The study focused on transferring Fusarium head blight, or FHB, resistance genes from Elymus repens, commonly known as coach grass, into cultivated wheat through hybridization.
FHB is a fungal disease that reduces grain yield and contaminates grain with mycotoxins harmful to humans and livestock. Infected grain often must be destroyed, making the disease a major economic challenge for wheat producers worldwide.
“Both research and breeding practice have shown that developing and deploying resistant wheat cultivars is the fundamental solution to FHB,” said study author Fei Wang. “However, current efforts are limited by a scarcity of major resistance sources, narrow genetic backgrounds and inefficient use of resistance genes.”
New Resistance Locus Identified
The research team, led by Yinghui Li and Houyang Kang, identified a previously undocumented resistance locus after hybridizing coach grass with cultivated wheat.
According to the study, hybrid genotypes carrying the resistance genes showed a 69% reduction in diseased spikelets under greenhouse conditions compared to control wheat lines. Field trials showed a 60% reduction in disease symptoms.
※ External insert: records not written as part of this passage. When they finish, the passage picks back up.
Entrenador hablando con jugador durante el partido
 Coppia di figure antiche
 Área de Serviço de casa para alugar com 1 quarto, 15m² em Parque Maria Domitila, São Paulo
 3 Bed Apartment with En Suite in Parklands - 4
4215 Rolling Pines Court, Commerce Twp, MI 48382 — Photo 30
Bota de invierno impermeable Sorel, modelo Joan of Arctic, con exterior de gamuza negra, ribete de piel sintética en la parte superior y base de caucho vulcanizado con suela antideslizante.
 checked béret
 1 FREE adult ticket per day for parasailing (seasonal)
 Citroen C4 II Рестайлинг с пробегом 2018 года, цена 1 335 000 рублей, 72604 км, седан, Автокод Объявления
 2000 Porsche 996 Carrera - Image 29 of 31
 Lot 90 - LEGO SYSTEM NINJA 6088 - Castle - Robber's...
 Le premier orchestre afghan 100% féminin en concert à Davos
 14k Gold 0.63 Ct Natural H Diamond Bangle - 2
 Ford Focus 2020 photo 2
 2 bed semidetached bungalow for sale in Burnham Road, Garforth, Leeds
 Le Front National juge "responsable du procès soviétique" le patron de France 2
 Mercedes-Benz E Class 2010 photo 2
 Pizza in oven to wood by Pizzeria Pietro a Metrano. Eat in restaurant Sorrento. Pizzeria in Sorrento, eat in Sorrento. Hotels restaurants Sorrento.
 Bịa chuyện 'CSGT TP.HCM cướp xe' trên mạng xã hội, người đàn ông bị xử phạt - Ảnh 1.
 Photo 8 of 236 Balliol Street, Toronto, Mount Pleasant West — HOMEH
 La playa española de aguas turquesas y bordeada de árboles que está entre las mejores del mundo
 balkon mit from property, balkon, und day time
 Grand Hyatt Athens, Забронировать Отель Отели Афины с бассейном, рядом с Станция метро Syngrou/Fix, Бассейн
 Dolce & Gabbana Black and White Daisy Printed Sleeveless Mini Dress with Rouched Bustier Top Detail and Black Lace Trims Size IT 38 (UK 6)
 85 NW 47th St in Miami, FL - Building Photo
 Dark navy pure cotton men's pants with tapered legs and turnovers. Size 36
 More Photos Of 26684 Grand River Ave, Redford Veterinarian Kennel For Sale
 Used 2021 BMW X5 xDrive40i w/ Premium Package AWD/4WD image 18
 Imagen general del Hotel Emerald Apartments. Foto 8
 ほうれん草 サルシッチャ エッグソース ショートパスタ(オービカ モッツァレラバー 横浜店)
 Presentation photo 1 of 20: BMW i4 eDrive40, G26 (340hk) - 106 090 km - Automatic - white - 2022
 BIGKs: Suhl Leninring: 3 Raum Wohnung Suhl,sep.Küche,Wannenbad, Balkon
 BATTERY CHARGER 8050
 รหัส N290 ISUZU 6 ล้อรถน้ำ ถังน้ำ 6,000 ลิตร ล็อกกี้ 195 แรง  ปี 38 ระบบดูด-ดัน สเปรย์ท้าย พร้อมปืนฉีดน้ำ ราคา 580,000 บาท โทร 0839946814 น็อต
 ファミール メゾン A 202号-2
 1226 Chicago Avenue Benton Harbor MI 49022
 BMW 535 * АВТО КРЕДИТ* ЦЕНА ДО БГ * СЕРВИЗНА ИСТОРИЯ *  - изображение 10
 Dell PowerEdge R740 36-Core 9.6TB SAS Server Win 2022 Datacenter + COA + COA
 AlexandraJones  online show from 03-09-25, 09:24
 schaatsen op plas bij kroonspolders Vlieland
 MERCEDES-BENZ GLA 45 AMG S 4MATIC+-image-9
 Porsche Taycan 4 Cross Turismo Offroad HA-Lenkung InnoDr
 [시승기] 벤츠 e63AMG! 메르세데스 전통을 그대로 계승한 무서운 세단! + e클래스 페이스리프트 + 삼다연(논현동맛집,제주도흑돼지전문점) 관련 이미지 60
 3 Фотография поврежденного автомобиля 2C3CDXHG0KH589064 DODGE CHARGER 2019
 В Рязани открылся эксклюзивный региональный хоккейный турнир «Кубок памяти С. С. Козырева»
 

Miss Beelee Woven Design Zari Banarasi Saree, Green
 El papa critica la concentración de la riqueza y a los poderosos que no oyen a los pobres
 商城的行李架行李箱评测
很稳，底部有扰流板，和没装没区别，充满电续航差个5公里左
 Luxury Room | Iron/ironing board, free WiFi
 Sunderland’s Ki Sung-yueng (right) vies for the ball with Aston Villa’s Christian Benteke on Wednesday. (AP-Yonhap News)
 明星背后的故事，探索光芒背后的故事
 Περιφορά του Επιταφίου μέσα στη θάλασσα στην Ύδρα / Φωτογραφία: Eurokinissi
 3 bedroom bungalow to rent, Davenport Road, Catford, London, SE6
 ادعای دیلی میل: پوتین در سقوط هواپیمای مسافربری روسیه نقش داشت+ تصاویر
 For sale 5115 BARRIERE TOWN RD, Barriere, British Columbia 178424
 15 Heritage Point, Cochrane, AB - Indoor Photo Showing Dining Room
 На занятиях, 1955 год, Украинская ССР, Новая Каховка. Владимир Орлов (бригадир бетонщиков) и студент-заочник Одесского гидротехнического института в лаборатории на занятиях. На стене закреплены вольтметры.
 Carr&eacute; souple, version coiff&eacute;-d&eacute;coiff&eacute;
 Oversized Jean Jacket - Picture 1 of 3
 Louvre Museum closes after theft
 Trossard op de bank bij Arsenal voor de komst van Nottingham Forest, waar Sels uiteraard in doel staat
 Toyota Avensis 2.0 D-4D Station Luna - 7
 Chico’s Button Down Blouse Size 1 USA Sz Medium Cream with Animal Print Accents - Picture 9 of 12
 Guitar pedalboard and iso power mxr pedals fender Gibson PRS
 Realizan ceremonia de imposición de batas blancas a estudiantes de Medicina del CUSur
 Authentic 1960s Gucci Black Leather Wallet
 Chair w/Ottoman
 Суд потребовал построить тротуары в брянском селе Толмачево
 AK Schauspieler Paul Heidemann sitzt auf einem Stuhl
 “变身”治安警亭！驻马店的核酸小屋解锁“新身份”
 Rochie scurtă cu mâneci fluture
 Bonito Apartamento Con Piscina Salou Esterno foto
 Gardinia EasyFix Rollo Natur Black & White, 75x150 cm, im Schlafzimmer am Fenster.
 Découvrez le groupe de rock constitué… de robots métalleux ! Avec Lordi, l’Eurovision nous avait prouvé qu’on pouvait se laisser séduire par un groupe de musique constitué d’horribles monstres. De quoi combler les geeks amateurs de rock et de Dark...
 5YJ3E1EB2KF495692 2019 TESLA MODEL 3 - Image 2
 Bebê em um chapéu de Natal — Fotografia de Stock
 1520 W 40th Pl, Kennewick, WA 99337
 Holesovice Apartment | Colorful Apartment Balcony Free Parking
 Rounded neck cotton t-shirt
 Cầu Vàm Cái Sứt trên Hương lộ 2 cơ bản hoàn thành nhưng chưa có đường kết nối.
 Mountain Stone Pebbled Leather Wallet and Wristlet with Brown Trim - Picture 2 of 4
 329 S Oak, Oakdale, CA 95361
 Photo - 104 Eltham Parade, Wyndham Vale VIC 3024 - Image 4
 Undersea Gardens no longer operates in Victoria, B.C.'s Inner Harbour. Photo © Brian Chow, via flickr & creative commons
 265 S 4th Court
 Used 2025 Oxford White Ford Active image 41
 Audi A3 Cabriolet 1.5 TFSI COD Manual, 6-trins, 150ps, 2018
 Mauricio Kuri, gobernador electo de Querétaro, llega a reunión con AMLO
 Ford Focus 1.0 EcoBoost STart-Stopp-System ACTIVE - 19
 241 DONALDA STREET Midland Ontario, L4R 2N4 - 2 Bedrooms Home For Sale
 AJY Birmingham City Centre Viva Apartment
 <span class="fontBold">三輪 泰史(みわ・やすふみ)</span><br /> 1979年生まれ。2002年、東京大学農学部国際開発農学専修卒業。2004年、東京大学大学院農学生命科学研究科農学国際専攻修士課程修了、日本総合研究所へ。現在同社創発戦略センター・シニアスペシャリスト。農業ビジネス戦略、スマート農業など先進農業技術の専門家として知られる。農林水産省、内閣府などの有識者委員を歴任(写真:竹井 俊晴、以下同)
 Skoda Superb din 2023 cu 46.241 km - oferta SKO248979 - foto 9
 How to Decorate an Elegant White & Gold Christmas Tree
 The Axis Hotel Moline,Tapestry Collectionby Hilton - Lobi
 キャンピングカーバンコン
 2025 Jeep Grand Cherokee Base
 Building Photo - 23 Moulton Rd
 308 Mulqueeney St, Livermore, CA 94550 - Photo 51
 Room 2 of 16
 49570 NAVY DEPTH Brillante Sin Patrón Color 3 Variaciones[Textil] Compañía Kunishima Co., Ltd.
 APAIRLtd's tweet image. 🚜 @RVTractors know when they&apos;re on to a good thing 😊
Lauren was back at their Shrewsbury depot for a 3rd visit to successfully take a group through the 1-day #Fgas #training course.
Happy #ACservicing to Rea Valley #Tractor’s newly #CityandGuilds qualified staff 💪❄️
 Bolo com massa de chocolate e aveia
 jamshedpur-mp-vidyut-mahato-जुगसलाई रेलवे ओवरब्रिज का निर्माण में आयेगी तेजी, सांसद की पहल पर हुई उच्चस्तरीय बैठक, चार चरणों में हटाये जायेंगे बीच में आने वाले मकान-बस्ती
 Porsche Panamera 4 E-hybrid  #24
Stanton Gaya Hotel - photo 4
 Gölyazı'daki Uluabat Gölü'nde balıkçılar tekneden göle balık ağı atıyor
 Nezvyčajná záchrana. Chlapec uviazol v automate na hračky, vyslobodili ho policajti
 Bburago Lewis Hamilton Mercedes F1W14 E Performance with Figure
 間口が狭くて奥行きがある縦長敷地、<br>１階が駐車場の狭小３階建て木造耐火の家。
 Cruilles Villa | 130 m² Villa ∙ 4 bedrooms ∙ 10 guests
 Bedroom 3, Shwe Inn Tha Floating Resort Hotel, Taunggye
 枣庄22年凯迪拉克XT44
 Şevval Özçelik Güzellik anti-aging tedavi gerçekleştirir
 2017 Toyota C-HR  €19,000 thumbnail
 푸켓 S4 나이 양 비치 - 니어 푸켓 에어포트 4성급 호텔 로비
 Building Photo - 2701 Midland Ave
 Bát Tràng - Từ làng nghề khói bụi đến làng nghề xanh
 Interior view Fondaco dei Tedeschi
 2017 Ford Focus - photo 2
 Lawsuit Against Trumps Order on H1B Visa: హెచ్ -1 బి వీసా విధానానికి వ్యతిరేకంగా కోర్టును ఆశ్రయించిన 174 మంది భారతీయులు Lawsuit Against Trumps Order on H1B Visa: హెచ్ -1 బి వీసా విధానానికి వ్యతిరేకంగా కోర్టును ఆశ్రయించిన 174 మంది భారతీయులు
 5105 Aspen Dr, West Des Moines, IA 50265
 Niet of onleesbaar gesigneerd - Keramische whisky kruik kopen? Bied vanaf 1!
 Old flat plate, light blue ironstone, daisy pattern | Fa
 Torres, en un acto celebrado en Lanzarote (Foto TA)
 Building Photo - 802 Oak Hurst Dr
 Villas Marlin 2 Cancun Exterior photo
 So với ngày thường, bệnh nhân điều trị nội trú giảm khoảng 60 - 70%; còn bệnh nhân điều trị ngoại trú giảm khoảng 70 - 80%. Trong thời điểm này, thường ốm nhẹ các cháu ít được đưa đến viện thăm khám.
Researchers also reported that the hybrids lacked genetic markers associated with previously identified alien FHB resistance genes, indicating the resistance source represents a novel genetic locus.
Researchers said the findings expand the pool of available resistance sources that breeders can use in wheat improvement programs.
Implications for Wheat Breeding
The researchers said the work could help address long-standing limitations in FHB resistance breeding, particularly the narrow genetic base currently available for commercial wheat improvement.
“We believe this work is of practical importance for accelerating the breeding of resistant, high-yielding wheat varieties and breaking the bottleneck in FHB resistance breeding,” Li said.
Because Elymus repens is genetically related to cultivated wheat, the species can be crossed with wheat to transfer useful agronomic traits into breeding lines.
For wheat breeders and cereal researchers, the discovery may provide an additional resistance source capable of improving disease tolerance while supporting yield stability and grain quality.
The study was conducted by researchers from the State Key Laboratory of Crop Gene Exploration and Utilization in Southwest China at Sichuan Agricultural University in Chengdu, China.